-- start --
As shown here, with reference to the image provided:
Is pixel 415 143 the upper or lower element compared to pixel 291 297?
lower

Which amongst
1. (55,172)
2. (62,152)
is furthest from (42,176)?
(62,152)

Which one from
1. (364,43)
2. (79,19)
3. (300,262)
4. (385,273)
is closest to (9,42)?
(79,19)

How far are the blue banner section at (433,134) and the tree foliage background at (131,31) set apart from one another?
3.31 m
-- end --
-- start --
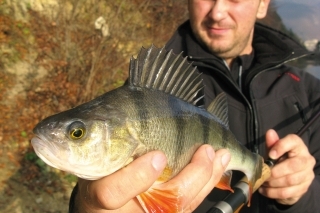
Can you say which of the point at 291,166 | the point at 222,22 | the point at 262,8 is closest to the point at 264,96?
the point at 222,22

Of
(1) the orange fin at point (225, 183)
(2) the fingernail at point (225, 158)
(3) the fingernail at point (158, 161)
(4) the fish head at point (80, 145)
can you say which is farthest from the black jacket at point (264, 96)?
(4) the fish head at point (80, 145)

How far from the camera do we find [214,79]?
-- end --
» **Task details**:
Copy out the material word for word, beginning at the line that contains "Can you say which of" and stopping after the line that contains "How far from the camera do we find [214,79]?".

» **Output below**:
Can you say which of the point at 291,166 | the point at 222,22 | the point at 262,8 is closest to the point at 264,96?
the point at 222,22

Of
(1) the orange fin at point (225, 183)
(2) the fingernail at point (225, 158)
(3) the fingernail at point (158, 161)
(4) the fish head at point (80, 145)
can you say which is farthest from the black jacket at point (264, 96)?
(4) the fish head at point (80, 145)

How far from the camera do we find [214,79]?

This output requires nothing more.